Java Development in Apache Beam
Project Structure
Key Directories
-
sdks/java/core
-
Core Java SDK (PCollection, PTransform, Pipeline)
-
sdks/java/harness
-
SDK harness (container entrypoint)
-
sdks/java/io/
-
I/O connectors (51+ connectors including BigQuery, Kafka, JDBC, etc.)
-
sdks/java/extensions/
-
Extensions (SQL, ML, protobuf, etc.)
-
runners/
-
Runner implementations:
-
runners/direct-java
-
Direct Runner (local execution)
-
runners/flink/
-
Flink Runner
-
runners/spark/
-
Spark Runner
-
runners/google-cloud-dataflow-java/
-
Dataflow Runner
-
examples/java/
-
Java examples including WordCount
Build System
Apache Beam uses Gradle with a custom BeamModulePlugin . Every Java project's build.gradle starts with:
apply plugin: 'org.apache.beam.module' applyJavaNature( ... )
Common Commands
Build Commands
Compile a specific project
./gradlew -p sdks/java/core compileJava
Build a project (compile + tests)
./gradlew :sdks:java:harness:build
Run WordCount example
./gradlew :examples:java:wordCount
Running Unit Tests
Run all tests in a project
./gradlew :sdks:java:harness:test
Run a specific test class
./gradlew :sdks:java:harness:test --tests org.apache.beam.fn.harness.CachesTest
Run tests matching a pattern
./gradlew :sdks:java:harness:test --tests *CachesTest
Run a specific test method
./gradlew :sdks:java:harness:test --tests *CachesTest.testClearableCache
Running Integration Tests
Integration tests have filenames ending in IT.java and use TestPipeline .
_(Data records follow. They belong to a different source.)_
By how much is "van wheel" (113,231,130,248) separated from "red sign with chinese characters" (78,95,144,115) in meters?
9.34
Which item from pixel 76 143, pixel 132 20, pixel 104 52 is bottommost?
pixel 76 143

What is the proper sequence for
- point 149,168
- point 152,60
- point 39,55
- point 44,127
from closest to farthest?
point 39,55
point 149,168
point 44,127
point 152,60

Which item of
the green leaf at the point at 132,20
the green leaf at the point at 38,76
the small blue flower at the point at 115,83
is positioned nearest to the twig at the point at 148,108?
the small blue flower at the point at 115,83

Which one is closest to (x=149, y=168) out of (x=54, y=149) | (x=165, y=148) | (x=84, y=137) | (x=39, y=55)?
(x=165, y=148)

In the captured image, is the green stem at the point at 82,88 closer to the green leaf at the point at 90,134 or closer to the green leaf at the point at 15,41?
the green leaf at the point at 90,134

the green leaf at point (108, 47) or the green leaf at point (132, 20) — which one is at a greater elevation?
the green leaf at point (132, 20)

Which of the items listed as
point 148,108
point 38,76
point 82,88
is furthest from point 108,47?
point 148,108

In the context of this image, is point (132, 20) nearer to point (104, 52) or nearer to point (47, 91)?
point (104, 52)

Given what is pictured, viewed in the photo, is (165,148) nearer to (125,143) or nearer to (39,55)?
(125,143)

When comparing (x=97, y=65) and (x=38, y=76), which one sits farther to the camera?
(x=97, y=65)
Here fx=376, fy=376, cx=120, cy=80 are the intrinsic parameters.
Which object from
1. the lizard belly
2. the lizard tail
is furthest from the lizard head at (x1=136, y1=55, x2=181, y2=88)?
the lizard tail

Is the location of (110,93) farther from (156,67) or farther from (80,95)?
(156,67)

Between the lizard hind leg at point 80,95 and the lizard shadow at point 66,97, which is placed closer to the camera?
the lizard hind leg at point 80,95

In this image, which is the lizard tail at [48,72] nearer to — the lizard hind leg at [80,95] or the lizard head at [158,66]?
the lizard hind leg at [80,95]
Run I/O integration tests on Direct Runner
./gradlew :sdks:java:io:google-cloud-platform:integrationTest
Run with custom GCP project
./gradlew :sdks:java:io:google-cloud-platform:integrationTest
-PgcpProject=<project> -PgcpTempRoot=gs://<bucket>/path
Run on Dataflow Runner
./gradlew :runners:google-cloud-dataflow-java:examplesJavaRunnerV2IntegrationTest
-PdisableSpotlessCheck=true -PdisableCheckStyle=true -PskipCheckerFramework
-PgcpProject=<project> -PgcpRegion=us-central1 -PgcsTempRoot=gs://<bucket>/tmp
Code Formatting
Format Java code
./gradlew spotlessApply
Writing Integration Tests
@Rule public TestPipeline pipeline = TestPipeline.create();
@Test public void testSomething() { pipeline.apply(...); pipeline.run().waitUntilFinish(); }
Set pipeline options via -DbeamTestPipelineOptions='[...]' :
-DbeamTestPipelineOptions='["--runner=TestDataflowRunner","--project=myproject","--region=us-central1","--stagingLocation=gs://bucket/path"]'
Using Modified Beam Code
Publish to Maven Local
Publish a specific module
./gradlew -Ppublishing -p sdks/java/io/kafka publishToMavenLocal
Publish all modules
./gradlew -Ppublishing publishToMavenLocal
Building SDK Container
Build Java SDK container (for Runner v2)
./gradlew :sdks:java:container:java11:docker
Tag and push
docker tag apache/beam_java11_sdk:2.XX.0.dev
"us-docker.pkg.dev/your-project/beam/beam_java11_sdk:custom"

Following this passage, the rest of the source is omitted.